[WORK TO COMPLETE] Duplicate verbatim the stretch of the listing below from the line containing "From the provided" through the end of the listing, inclusive.

Data items:
— START —

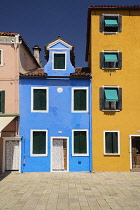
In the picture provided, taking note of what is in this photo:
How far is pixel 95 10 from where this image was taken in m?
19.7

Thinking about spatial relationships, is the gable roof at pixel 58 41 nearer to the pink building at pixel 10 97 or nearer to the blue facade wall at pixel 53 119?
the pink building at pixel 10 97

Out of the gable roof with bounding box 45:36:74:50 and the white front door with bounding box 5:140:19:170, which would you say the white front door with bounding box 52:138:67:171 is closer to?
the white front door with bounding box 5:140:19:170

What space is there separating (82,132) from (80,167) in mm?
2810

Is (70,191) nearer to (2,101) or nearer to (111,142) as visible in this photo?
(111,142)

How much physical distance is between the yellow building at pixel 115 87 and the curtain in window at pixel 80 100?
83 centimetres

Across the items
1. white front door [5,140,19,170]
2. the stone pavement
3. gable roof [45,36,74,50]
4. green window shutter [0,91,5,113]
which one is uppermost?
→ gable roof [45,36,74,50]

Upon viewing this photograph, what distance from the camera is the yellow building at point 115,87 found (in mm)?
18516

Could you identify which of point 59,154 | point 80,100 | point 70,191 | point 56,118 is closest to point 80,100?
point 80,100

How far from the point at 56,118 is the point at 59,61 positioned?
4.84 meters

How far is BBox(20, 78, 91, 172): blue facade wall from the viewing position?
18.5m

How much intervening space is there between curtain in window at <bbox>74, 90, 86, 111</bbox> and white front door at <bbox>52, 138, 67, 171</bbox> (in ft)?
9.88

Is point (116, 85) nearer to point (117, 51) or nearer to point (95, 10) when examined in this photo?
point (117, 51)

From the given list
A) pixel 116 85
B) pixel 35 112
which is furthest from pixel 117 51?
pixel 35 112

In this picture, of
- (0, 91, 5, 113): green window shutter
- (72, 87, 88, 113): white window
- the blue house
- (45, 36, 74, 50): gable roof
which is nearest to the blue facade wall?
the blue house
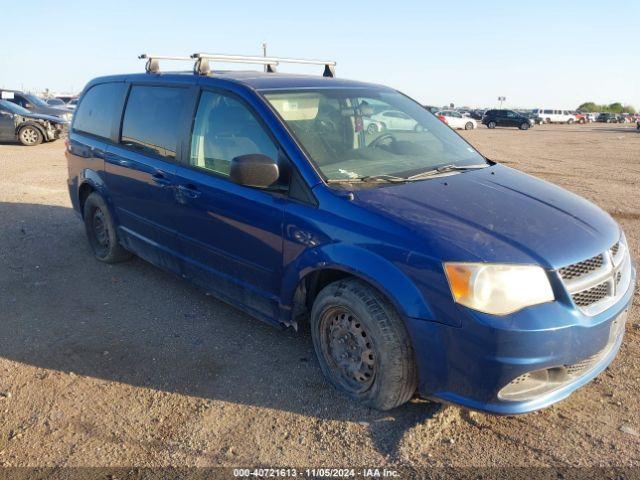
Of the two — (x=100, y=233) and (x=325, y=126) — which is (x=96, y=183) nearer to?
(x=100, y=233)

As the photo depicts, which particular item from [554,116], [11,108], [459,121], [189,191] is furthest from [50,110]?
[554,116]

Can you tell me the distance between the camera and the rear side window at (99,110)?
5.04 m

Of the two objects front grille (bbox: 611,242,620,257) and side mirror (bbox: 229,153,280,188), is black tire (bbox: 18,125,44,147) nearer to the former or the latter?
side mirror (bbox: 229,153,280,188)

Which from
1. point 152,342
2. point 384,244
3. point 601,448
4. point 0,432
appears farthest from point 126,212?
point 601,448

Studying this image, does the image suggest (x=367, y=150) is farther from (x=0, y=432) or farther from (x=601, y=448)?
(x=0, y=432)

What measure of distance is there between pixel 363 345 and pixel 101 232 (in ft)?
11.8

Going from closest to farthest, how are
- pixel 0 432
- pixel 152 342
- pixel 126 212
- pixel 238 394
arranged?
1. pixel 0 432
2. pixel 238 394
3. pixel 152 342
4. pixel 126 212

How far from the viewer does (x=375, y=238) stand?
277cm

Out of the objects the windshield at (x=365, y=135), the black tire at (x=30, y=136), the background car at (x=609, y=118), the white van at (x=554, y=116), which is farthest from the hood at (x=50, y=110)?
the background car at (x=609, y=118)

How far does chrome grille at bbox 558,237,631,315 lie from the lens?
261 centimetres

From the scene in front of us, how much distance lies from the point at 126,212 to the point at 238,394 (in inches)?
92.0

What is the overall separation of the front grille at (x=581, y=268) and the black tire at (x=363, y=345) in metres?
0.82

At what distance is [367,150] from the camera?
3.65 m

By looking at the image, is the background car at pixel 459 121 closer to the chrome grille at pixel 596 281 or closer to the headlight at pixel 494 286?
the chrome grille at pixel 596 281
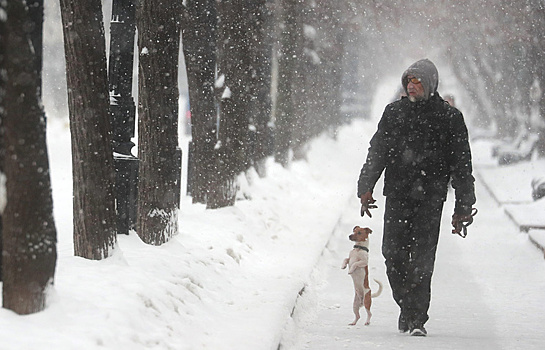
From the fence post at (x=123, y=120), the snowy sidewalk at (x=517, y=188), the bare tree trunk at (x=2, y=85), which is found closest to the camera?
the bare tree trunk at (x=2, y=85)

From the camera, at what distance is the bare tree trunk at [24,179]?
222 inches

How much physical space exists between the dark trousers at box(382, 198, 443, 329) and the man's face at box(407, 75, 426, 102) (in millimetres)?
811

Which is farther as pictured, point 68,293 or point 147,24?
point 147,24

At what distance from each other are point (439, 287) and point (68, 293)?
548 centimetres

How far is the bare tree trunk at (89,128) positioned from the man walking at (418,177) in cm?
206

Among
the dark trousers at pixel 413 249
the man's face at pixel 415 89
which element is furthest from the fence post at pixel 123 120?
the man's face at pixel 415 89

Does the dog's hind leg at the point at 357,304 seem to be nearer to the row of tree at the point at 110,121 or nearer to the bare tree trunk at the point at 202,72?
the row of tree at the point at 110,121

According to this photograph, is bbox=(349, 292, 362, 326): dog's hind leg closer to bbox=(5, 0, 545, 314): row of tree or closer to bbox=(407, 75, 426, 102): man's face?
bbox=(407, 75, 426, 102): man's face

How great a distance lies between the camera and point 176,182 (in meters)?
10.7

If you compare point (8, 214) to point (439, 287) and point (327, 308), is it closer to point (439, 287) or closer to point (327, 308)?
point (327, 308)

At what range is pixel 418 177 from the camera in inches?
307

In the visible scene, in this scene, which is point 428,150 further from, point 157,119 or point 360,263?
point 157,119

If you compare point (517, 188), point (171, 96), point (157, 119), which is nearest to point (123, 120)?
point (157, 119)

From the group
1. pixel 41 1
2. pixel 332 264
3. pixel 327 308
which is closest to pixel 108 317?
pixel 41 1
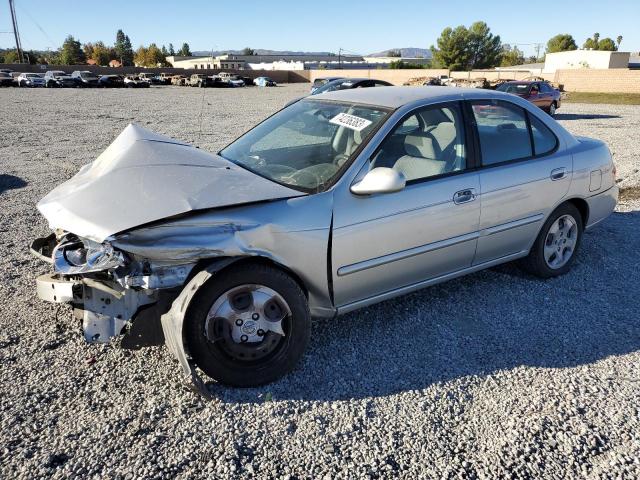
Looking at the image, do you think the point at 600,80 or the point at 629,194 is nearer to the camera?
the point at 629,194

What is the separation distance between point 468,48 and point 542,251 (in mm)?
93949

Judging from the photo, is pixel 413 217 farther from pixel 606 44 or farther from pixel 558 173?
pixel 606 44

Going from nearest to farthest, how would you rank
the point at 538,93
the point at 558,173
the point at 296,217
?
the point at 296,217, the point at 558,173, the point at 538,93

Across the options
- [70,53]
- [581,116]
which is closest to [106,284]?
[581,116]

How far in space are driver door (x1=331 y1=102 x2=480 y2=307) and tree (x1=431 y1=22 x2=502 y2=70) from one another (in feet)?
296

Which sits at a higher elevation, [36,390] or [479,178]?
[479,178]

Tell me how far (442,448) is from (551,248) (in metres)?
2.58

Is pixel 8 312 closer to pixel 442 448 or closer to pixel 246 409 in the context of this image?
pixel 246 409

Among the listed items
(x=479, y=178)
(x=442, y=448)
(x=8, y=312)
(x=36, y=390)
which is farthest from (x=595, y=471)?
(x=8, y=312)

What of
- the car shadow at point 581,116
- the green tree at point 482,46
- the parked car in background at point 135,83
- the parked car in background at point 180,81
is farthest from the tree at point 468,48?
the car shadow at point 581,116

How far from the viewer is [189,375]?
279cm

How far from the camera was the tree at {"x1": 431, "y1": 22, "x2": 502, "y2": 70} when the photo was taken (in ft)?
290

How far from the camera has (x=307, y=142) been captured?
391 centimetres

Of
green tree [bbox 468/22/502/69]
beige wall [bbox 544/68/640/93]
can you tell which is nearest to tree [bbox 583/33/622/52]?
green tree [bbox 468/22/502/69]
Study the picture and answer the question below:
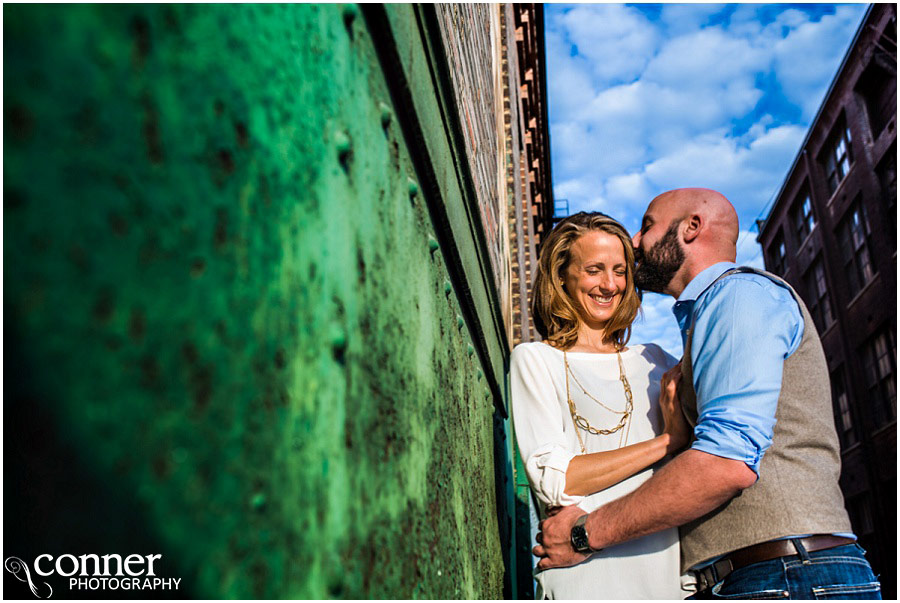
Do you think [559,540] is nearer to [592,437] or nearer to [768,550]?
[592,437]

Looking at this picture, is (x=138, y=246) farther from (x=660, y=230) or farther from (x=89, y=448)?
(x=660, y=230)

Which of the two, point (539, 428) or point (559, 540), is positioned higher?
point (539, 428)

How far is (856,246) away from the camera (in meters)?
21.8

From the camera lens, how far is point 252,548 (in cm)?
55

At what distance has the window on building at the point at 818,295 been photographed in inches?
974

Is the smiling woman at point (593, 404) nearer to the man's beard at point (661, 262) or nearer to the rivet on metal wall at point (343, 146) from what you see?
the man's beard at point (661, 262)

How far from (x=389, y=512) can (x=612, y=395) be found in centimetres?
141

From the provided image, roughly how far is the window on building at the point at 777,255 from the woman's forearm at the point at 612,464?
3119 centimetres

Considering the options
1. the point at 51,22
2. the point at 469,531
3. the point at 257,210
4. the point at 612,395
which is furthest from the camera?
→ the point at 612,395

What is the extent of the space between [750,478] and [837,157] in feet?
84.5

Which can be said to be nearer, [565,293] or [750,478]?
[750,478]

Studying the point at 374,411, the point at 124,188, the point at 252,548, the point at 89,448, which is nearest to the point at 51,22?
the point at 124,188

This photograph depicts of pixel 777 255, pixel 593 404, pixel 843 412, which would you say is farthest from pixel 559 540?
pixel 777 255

— END —

[TASK ANSWER]
From the provided image, roughly how far is the window on building at the point at 777,255 from the woman's forearm at the point at 612,464?
3119 centimetres

Considering the options
1. the point at 51,22
2. the point at 469,531
3. the point at 257,210
4. the point at 612,395
which is furthest from the camera?
→ the point at 612,395

What is the extent of the space between [750,478] and [837,157] in feet?
84.5

Which can be said to be nearer, [565,293] or [750,478]?
[750,478]

Studying the point at 374,411, the point at 124,188, the point at 252,548, the point at 89,448, which is nearest to the point at 51,22?
the point at 124,188

This photograph depicts of pixel 777 255, pixel 593 404, pixel 843 412, which would you say is farthest from pixel 559 540?
pixel 777 255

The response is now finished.